Idee hatte Neumeier vor Kriegsausbruch in Ukraine
Die Idee zu dem Ballettstück hatte John Neumeier vor dem 24. Februar. Durch den Krieg in der Ukraine bekommen die einzelnen Geschichten jetzt eine noch eindringlichere Relevanz. Es sei ihr sehr nah gegangen, sagte eine Zuschauerin, eine andere meinte: "Ich finde, das ist eine wunderbare Kombination zwischen Musik, Tanz und Zeitgeschichte."
Zu Beginn des Abends: fast fünf Minuten Stille. Eine Herausforderung. Das Licht im Zuschauerraum ist noch an, als der erste Tänzer als Soldat über die Bühne geht, fällt. Dann erst kommt der Dirigent und wird klatschend vom Publikum begrüßt.
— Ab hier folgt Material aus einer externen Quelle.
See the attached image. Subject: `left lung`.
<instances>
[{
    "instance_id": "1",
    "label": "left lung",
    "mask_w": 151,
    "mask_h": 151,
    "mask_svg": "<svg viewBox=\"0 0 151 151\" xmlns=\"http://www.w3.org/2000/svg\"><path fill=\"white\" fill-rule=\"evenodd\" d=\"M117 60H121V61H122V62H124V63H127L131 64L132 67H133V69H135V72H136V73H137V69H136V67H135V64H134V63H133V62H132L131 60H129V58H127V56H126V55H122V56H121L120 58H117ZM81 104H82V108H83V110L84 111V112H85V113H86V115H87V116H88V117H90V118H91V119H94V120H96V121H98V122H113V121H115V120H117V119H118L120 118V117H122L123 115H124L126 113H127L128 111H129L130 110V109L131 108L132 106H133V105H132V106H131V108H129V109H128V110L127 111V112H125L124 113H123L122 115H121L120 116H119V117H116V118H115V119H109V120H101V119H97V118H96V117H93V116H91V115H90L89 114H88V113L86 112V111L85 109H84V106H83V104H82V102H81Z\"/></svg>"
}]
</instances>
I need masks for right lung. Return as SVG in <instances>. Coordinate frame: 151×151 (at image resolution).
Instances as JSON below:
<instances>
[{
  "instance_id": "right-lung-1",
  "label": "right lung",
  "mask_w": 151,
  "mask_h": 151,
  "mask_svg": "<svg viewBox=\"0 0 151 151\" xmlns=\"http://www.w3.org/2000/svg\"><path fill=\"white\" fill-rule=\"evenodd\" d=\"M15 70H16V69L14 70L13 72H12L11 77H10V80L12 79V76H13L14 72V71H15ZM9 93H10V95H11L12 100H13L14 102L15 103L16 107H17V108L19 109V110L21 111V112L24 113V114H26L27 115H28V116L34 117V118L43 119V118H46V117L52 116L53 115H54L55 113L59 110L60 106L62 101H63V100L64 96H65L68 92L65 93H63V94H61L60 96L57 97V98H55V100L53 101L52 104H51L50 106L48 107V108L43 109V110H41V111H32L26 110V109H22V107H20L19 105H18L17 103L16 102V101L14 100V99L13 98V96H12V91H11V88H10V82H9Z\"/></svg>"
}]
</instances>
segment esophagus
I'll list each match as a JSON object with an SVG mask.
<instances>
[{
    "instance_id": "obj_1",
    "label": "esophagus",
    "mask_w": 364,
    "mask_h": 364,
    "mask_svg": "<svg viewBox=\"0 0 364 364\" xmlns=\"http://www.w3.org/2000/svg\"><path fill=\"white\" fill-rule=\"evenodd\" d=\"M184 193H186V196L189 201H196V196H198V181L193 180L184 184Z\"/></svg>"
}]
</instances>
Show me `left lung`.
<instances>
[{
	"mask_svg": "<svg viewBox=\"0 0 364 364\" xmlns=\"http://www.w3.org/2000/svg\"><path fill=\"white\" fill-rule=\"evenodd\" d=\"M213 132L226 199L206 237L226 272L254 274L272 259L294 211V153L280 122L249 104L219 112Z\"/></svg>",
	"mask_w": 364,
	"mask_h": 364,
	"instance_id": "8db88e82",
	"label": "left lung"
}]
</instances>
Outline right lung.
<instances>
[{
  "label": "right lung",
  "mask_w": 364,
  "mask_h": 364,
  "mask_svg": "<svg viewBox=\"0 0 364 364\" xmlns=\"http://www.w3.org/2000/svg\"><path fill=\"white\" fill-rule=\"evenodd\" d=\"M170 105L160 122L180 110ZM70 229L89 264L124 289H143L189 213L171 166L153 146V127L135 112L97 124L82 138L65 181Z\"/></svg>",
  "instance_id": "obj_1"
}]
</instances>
Alles vermischt sich, der Krieg ist Wirklichkeit, wir sind dabei.
Erster Solist Aleix Martínez als namenloser Erzähler
Wie ein Reisender, ein Erzähler begleitet uns Aleix Martínez als namenlose Figur, als "Er". In seinem Koffer sind Fotos, Lebenserinnerungen. Er begegnet Soldaten, Kindersoldaten sogar, die im Krieg sterben. Ein wenig Aufatmen, wenn rot gekleidete Frauen mit geöffneten Armen fast spielerisch leicht tanzen oder die Engel in verheißungsvollen, weißen Kleidern Frieden möglich erscheinen lassen. Und tatsächlich: Die Tänzer und Tänzerinnen schmiegen sich an die wunderbare Musik, sind fast wie die Noten, die einfach dazugehören.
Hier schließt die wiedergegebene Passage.